Given request 1:
In the passage on expected value and mode, name every operator in the formulas that runs over values of x.
Given request 2:
According to the passage on expected value and mode, how is the mode of X defined in words?
Given request 3:
From the passage on expected value and mode, repeat the stretch from "The mode of" through "of $Mode(X)$ are the same as the units of $X$.".

Excerpt to read:
The expected value of $X$, $E(X)$, measures the typical or mean value of $X$. It is calculated by a weighted average of all possible values of $X$: \[\begin{align} X \text{ discrete: } && E(X) & = \sum_{\text{all } x} x \; f(x) \\ X \text{ continuous: } && E(X) & = \int_{\text{all } x} x \; f(x) dx \\\end{align}\]

Note: The units of $E(X)$ are the same as the units of $X$.

Mode

The mode of $X$, $Mode(X)$, is the value at which the pdf is maximized, ie. the most plausible value of $X$. \[\begin{align} Mode(X) & = \text{argmax}_{x} \; f(x) \\ \end{align}\]

Note: The units of $Mode(X)$ are the same as the units of $X$.

Listed entries:
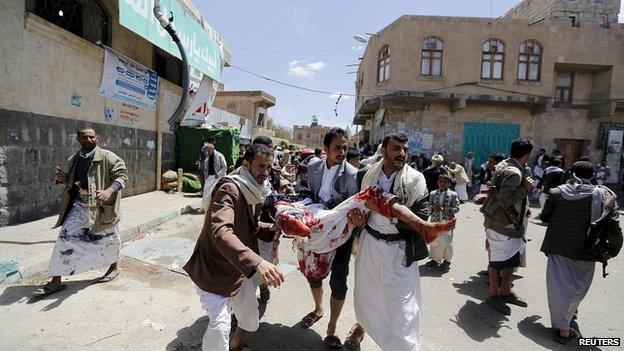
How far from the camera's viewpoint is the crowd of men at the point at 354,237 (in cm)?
248

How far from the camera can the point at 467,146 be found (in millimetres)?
17609

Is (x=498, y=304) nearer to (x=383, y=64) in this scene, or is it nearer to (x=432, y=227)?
(x=432, y=227)

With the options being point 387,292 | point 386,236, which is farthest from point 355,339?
point 386,236

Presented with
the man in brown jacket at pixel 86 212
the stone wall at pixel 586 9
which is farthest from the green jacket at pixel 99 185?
the stone wall at pixel 586 9

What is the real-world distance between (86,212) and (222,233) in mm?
2647

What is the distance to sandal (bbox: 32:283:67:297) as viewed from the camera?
365cm

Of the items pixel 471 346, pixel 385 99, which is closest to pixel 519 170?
pixel 471 346

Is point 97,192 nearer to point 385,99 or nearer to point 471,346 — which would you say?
point 471,346

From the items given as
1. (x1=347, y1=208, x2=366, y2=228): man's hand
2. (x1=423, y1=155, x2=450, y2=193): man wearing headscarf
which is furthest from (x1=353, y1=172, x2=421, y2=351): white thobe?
(x1=423, y1=155, x2=450, y2=193): man wearing headscarf

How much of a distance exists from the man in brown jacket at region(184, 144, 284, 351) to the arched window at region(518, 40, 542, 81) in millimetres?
18553

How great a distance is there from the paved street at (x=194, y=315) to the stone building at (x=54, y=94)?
2414 mm

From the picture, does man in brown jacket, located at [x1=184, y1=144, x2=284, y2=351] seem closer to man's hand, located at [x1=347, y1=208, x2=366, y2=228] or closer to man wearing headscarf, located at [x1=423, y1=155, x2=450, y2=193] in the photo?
man's hand, located at [x1=347, y1=208, x2=366, y2=228]

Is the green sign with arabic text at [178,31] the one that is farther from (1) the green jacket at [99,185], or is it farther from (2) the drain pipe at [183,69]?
(1) the green jacket at [99,185]

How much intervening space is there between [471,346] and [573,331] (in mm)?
1046
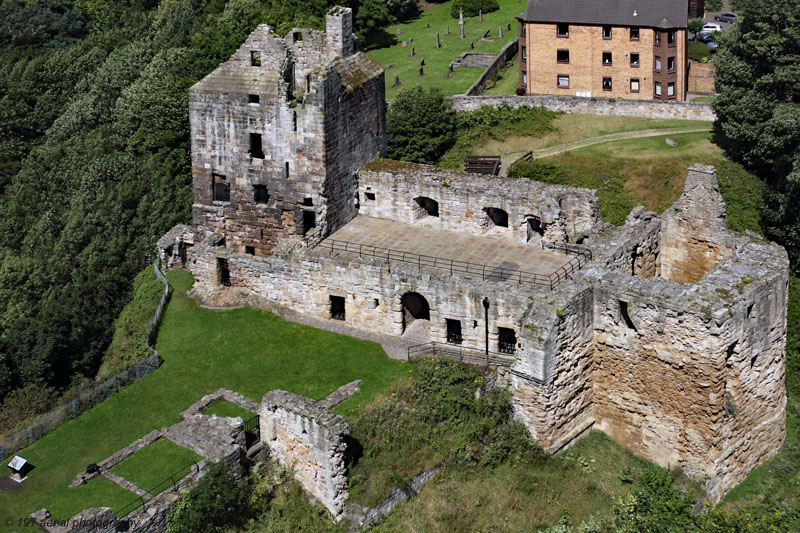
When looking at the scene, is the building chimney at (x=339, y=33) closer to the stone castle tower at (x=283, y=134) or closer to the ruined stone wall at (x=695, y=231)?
the stone castle tower at (x=283, y=134)

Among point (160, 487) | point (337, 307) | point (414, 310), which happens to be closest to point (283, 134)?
point (337, 307)

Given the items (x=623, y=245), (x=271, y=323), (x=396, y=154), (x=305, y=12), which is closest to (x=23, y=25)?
(x=305, y=12)

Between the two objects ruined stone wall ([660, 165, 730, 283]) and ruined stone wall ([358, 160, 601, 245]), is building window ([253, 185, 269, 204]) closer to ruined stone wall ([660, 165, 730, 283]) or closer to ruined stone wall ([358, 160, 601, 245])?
ruined stone wall ([358, 160, 601, 245])

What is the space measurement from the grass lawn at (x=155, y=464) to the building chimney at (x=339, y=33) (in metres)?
19.4

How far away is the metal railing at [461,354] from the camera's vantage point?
4294 centimetres

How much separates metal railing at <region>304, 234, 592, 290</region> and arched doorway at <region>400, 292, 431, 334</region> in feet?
4.20

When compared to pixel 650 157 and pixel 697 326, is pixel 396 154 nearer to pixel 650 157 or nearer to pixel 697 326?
pixel 650 157

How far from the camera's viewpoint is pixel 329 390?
140ft

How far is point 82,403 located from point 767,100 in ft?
145

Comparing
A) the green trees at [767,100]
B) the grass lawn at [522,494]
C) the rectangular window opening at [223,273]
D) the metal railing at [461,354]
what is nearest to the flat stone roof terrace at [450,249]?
the metal railing at [461,354]

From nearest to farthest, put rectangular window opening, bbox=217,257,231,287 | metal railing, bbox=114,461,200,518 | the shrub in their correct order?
metal railing, bbox=114,461,200,518
rectangular window opening, bbox=217,257,231,287
the shrub

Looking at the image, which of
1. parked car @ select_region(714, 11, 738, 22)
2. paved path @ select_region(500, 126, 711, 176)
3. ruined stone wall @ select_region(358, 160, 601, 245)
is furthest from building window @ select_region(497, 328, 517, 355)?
parked car @ select_region(714, 11, 738, 22)

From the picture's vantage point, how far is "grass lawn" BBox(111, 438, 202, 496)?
125 feet

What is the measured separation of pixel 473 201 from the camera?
49.0 meters
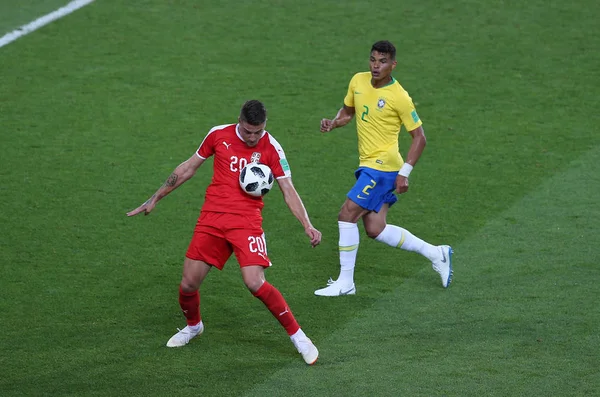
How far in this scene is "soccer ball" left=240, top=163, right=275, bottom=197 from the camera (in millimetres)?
7387

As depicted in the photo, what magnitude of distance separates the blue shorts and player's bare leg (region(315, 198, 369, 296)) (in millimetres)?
87

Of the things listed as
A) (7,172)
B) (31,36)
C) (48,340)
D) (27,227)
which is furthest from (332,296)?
(31,36)

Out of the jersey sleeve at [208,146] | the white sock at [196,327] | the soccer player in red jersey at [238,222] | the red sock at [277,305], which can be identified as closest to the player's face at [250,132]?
the soccer player in red jersey at [238,222]

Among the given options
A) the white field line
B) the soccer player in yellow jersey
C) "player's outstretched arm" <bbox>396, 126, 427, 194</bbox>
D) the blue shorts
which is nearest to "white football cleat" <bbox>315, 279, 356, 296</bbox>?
the soccer player in yellow jersey

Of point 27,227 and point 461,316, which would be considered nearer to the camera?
point 461,316

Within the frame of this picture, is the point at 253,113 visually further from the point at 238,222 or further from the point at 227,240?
the point at 227,240

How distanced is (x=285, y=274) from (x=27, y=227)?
8.75 feet

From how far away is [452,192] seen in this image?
11.1 meters

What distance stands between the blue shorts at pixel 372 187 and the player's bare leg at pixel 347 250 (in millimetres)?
87

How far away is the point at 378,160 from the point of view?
8.66m

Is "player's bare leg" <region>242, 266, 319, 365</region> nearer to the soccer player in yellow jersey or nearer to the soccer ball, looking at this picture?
the soccer ball

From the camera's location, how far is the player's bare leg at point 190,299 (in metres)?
7.50

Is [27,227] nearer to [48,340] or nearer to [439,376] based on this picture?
[48,340]

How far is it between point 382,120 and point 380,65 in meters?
0.46
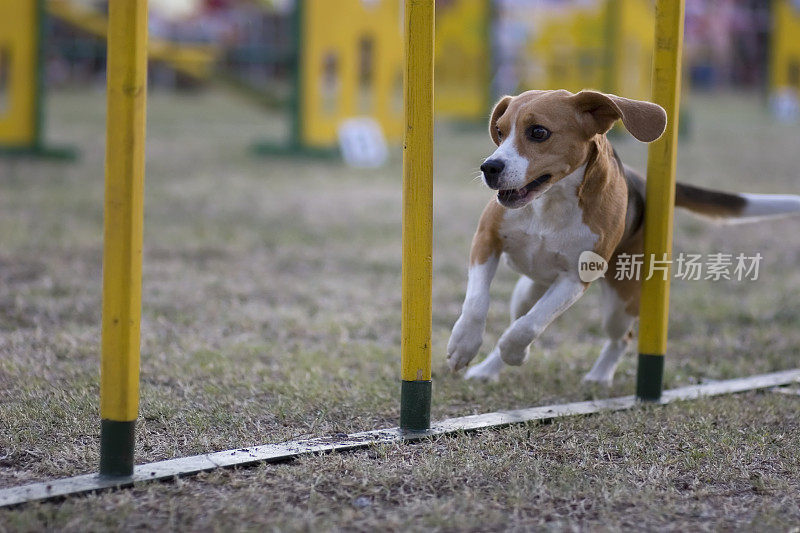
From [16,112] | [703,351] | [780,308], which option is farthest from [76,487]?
[16,112]

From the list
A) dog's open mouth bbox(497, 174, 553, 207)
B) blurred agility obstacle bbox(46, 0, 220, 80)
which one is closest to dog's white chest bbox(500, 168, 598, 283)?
dog's open mouth bbox(497, 174, 553, 207)

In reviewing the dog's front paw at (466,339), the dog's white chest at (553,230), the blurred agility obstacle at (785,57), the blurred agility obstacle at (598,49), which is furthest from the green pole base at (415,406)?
the blurred agility obstacle at (785,57)

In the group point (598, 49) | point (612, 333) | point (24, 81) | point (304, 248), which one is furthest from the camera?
point (598, 49)

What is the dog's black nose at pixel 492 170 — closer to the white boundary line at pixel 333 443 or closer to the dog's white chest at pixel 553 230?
the dog's white chest at pixel 553 230

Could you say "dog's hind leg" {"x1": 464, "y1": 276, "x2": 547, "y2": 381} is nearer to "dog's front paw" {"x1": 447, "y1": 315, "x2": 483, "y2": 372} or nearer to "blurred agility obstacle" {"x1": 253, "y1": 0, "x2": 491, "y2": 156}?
"dog's front paw" {"x1": 447, "y1": 315, "x2": 483, "y2": 372}

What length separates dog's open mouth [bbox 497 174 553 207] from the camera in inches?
112

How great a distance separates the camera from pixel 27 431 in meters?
2.77

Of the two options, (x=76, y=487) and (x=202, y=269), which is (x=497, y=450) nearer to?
(x=76, y=487)

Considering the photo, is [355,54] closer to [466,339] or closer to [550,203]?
[550,203]

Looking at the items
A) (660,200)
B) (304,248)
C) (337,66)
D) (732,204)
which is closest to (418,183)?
(660,200)

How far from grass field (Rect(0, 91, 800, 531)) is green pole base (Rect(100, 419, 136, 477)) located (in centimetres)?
9

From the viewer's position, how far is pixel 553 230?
3.01 meters

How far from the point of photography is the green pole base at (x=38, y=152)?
31.5 feet

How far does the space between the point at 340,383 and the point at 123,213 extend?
4.34ft
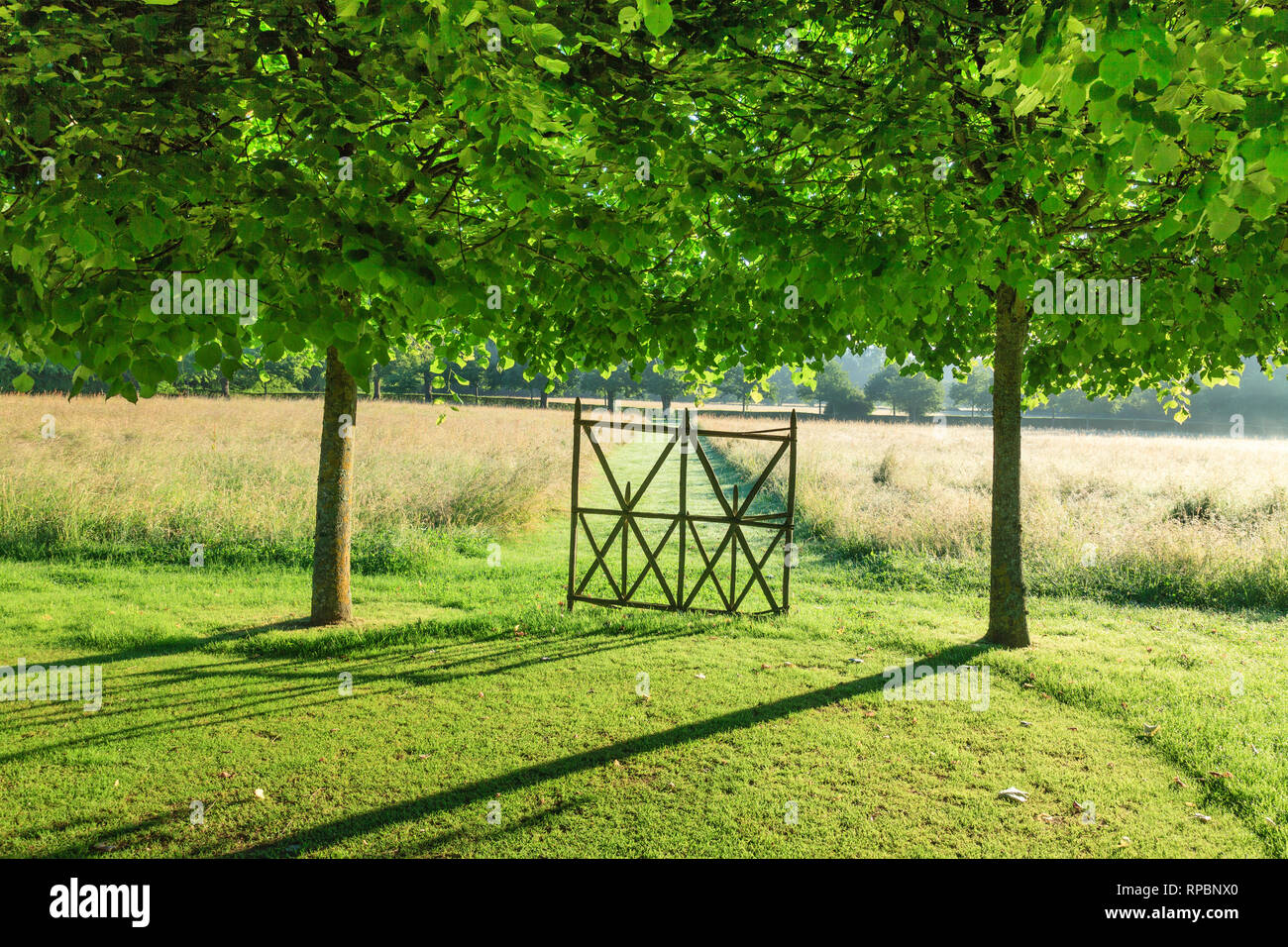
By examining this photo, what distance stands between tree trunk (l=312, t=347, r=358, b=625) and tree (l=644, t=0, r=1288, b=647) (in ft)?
16.8

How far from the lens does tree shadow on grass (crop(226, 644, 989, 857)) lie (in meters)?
4.93

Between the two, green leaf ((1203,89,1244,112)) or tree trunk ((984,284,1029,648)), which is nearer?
green leaf ((1203,89,1244,112))

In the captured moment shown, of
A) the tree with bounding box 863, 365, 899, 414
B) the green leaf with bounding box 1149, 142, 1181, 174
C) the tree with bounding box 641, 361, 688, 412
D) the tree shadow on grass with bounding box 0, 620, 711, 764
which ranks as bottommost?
the tree shadow on grass with bounding box 0, 620, 711, 764

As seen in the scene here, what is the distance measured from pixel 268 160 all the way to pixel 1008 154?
17.8 feet

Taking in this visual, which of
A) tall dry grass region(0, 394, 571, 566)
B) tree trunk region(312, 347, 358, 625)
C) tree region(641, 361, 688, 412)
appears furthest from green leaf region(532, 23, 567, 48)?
tree region(641, 361, 688, 412)

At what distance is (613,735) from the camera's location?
673 cm

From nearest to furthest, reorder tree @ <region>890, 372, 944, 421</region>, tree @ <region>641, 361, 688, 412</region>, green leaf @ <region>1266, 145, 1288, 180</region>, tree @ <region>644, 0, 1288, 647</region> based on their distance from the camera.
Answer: green leaf @ <region>1266, 145, 1288, 180</region>, tree @ <region>644, 0, 1288, 647</region>, tree @ <region>641, 361, 688, 412</region>, tree @ <region>890, 372, 944, 421</region>

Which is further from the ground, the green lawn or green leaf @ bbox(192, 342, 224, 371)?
green leaf @ bbox(192, 342, 224, 371)

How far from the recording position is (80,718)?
6652 millimetres

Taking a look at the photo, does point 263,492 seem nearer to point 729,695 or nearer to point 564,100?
point 729,695

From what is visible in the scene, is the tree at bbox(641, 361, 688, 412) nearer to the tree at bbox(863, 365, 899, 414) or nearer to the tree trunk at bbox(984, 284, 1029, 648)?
the tree at bbox(863, 365, 899, 414)

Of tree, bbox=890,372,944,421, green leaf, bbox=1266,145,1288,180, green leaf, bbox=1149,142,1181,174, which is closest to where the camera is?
green leaf, bbox=1266,145,1288,180
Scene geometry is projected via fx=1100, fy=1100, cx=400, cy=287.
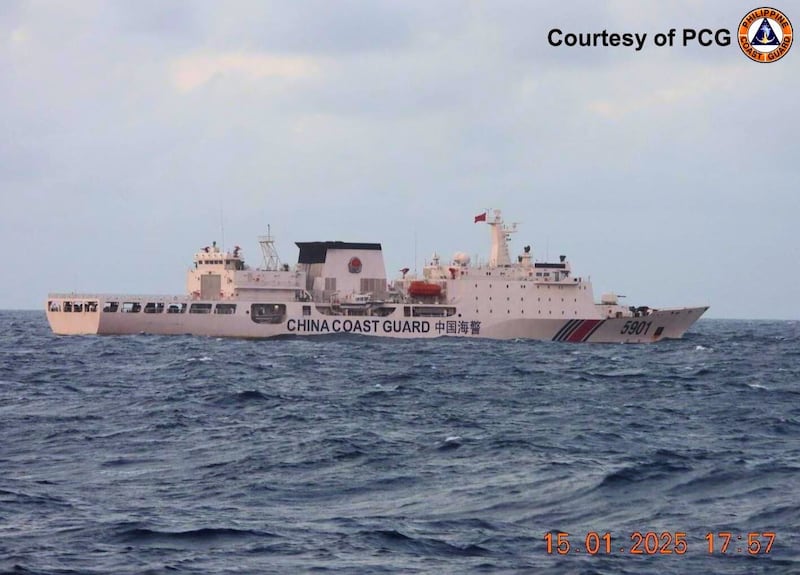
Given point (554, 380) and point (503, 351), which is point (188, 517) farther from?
point (503, 351)

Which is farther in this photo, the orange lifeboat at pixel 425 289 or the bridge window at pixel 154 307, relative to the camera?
the orange lifeboat at pixel 425 289

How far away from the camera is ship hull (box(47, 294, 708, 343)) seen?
2419 inches

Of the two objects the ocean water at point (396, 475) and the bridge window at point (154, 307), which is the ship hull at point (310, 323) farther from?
the ocean water at point (396, 475)

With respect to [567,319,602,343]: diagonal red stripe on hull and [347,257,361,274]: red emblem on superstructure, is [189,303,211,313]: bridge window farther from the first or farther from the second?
[567,319,602,343]: diagonal red stripe on hull

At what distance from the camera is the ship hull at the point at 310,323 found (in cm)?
6144

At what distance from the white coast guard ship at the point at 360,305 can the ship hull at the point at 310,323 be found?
6cm

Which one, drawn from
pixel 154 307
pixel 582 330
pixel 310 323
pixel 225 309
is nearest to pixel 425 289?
pixel 310 323

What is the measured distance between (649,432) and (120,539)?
42.8 ft

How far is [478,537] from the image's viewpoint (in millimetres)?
14078

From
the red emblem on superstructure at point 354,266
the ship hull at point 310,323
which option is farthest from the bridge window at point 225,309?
the red emblem on superstructure at point 354,266

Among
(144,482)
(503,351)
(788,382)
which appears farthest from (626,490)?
(503,351)

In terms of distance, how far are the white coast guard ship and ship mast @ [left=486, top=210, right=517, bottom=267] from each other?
0.65m

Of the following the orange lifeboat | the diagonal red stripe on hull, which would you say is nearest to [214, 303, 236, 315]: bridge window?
the orange lifeboat

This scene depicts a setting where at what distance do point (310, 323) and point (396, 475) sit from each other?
43984 mm
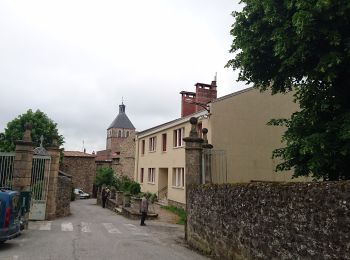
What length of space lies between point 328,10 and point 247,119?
1450 centimetres

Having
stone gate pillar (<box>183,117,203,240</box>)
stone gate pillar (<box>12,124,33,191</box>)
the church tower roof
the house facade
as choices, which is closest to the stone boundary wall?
stone gate pillar (<box>183,117,203,240</box>)

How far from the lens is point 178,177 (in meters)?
27.1

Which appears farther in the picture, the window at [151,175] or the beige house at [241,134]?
the window at [151,175]

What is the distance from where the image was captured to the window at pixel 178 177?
26328mm

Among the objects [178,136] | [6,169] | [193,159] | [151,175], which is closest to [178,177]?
[178,136]

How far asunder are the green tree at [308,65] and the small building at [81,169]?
1641 inches

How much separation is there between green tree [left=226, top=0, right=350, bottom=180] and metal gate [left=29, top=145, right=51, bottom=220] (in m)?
10.8

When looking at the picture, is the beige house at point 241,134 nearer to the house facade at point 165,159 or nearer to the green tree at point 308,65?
the house facade at point 165,159

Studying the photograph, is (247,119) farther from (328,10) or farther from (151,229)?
(328,10)

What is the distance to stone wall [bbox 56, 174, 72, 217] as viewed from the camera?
20992 millimetres

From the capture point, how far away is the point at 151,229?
57.7 feet

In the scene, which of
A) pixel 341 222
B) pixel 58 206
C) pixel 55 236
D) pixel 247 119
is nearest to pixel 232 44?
pixel 341 222

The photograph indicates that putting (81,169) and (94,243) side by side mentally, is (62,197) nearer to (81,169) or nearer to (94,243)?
(94,243)

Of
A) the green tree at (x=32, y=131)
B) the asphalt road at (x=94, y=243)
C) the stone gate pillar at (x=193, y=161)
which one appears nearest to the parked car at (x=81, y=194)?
the green tree at (x=32, y=131)
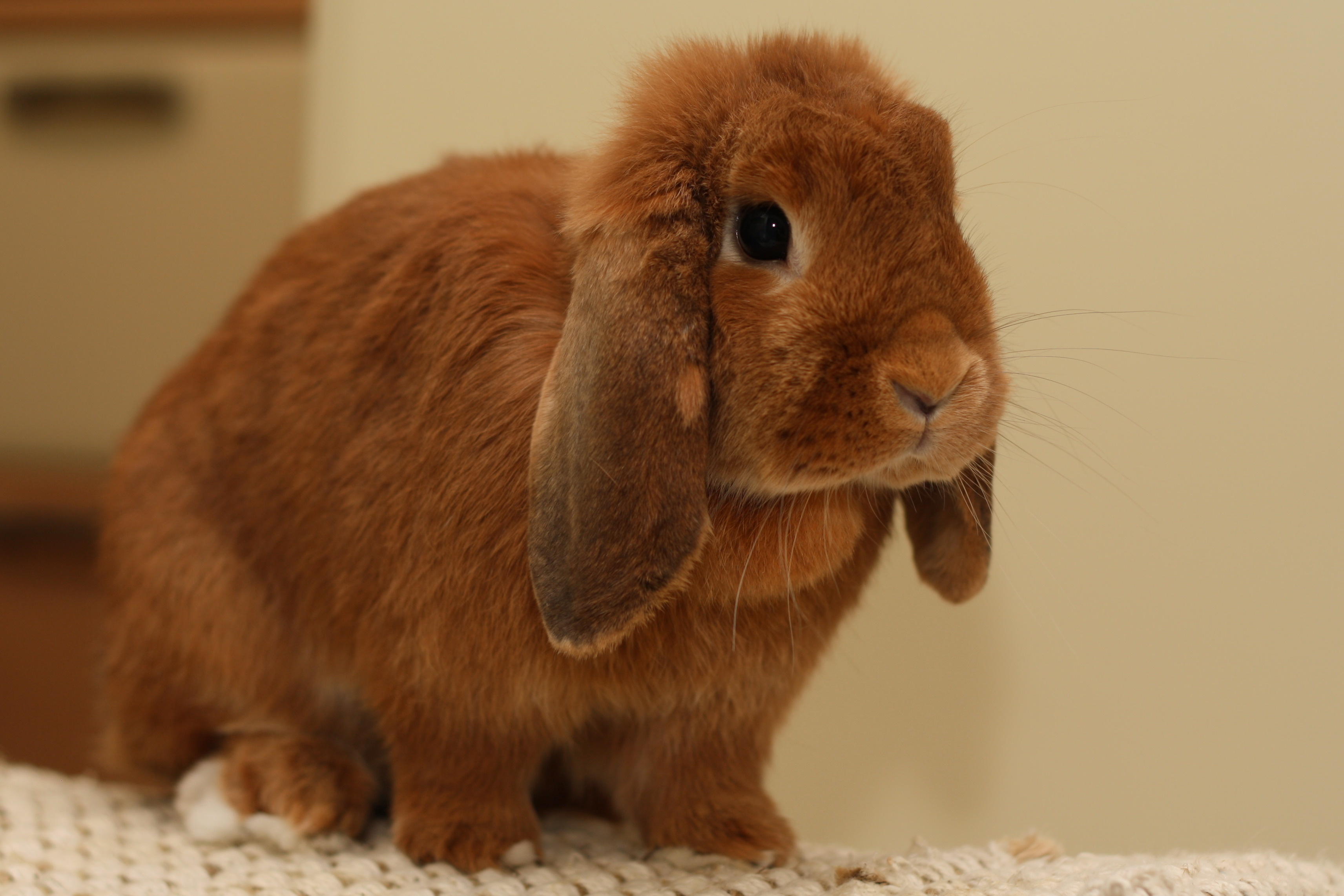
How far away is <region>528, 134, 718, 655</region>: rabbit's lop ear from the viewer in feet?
3.27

Full answer 1:
Summation (∑), integral (∫), argmax

Full answer 2:
It is the value at which the pdf is maximized, the most plausible value of X.

Full answer 3:
The mode of $X$, $Mode(X)$, is the value at which the pdf is maximized, ie. the most plausible value of $X$. \[\begin{align} Mode(X) & = \text{argmax}_{x} \; f(x) \\ \end{align}\]

Note: The units of $Mode(X)$ are the same as the units of $X$.